(Material for the task)
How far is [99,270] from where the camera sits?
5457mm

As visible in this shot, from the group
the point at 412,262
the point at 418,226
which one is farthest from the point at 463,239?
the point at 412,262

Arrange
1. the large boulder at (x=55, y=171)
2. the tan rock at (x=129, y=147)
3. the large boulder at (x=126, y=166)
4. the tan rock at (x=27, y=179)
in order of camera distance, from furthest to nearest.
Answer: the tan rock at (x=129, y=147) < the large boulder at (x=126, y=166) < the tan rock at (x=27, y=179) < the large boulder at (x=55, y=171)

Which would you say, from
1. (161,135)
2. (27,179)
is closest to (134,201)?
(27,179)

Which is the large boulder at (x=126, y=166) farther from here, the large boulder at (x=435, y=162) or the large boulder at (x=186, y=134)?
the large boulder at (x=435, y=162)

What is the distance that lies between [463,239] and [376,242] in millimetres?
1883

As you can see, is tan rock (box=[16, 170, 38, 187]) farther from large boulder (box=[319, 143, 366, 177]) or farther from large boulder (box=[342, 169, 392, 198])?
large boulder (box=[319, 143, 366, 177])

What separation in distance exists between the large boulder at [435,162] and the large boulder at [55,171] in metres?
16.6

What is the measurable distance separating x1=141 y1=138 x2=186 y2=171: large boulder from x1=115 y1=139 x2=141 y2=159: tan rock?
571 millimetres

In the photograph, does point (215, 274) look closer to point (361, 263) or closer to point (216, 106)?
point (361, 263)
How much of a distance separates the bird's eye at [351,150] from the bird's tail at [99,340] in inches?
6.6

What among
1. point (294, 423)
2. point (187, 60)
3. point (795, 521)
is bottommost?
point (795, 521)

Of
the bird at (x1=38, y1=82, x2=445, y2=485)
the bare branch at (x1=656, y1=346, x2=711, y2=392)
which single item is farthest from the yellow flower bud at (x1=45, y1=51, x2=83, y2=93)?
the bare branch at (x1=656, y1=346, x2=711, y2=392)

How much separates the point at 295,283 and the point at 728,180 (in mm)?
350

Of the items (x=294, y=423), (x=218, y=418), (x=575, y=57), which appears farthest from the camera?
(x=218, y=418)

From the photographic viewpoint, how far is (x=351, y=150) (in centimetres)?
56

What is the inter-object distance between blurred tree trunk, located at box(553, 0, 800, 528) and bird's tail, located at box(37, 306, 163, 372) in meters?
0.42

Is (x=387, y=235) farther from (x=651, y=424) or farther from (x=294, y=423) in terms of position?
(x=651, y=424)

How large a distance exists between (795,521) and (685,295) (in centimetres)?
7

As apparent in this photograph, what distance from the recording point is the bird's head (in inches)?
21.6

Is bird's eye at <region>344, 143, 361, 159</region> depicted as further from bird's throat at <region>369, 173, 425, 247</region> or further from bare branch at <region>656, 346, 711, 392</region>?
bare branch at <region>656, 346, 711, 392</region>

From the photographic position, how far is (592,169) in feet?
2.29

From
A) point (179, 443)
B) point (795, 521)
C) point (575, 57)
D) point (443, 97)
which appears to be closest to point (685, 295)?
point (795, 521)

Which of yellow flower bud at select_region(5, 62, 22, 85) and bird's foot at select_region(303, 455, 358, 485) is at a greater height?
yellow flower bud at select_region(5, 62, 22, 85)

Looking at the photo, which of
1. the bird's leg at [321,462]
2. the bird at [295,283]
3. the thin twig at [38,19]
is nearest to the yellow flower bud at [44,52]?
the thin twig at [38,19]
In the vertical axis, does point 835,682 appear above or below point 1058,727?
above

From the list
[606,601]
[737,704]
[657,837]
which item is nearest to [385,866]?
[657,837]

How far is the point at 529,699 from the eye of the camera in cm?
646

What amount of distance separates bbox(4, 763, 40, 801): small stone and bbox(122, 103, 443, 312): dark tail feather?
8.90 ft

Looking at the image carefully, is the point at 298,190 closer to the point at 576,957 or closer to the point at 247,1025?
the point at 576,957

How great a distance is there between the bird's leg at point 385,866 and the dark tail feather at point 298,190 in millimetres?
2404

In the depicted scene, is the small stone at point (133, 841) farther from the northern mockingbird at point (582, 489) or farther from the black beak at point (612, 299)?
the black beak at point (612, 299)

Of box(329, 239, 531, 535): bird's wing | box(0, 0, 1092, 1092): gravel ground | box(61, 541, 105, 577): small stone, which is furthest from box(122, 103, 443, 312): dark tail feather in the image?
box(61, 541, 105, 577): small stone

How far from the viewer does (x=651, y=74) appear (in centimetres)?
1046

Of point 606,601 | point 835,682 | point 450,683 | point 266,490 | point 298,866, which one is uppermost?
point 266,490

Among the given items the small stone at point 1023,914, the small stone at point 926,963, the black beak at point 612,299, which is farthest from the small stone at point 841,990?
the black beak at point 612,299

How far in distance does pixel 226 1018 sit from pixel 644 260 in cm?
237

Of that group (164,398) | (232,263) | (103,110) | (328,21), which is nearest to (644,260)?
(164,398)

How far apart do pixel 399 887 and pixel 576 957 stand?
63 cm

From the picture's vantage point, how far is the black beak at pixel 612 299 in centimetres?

(What you are asked to do) Extract every line from the one with "In the vertical" down to the final line above, both included, exactly as written.

(Full answer)
In the vertical axis, does point 835,682 appear above or below point 1058,727?
above

From the list
[606,601]
[737,704]
[657,837]
which item is nearest to [385,866]?
[657,837]

How far is the point at 529,699 from the eye of the camera in cm?
646

What amount of distance separates bbox(4, 763, 40, 801): small stone and bbox(122, 103, 443, 312): dark tail feather?
8.90 ft

Looking at the image carefully, is the point at 298,190 closer to the point at 576,957 or closer to the point at 247,1025?
the point at 576,957

How great a distance is there between the bird's leg at point 385,866 and the dark tail feather at point 298,190 in millimetres?
2404

In the depicted scene, is the small stone at point (133, 841) farther from the northern mockingbird at point (582, 489) or farther from the black beak at point (612, 299)?
the black beak at point (612, 299)

Of box(329, 239, 531, 535): bird's wing | box(0, 0, 1092, 1092): gravel ground | box(61, 541, 105, 577): small stone, which is furthest from box(122, 103, 443, 312): dark tail feather in the image?
box(61, 541, 105, 577): small stone

How far from the viewer does (x=651, y=74) appear (in centimetres)?
1046

Of point 606,601 | point 835,682 | point 450,683 | point 266,490 | point 298,866, which one is uppermost?
point 266,490

Among the given items the small stone at point 1023,914, the small stone at point 926,963, the black beak at point 612,299, which is farthest from the small stone at point 841,990?
the black beak at point 612,299

How far in distance does pixel 226 1018 sit from pixel 644 260 in cm?
237

Of that group (164,398) | (232,263) | (103,110) | (328,21), which is nearest to (644,260)?
(164,398)

How far apart do pixel 399 887 and pixel 576 957 stand?
63 cm

From the picture's vantage point, how far is the black beak at pixel 612 299 in centimetres?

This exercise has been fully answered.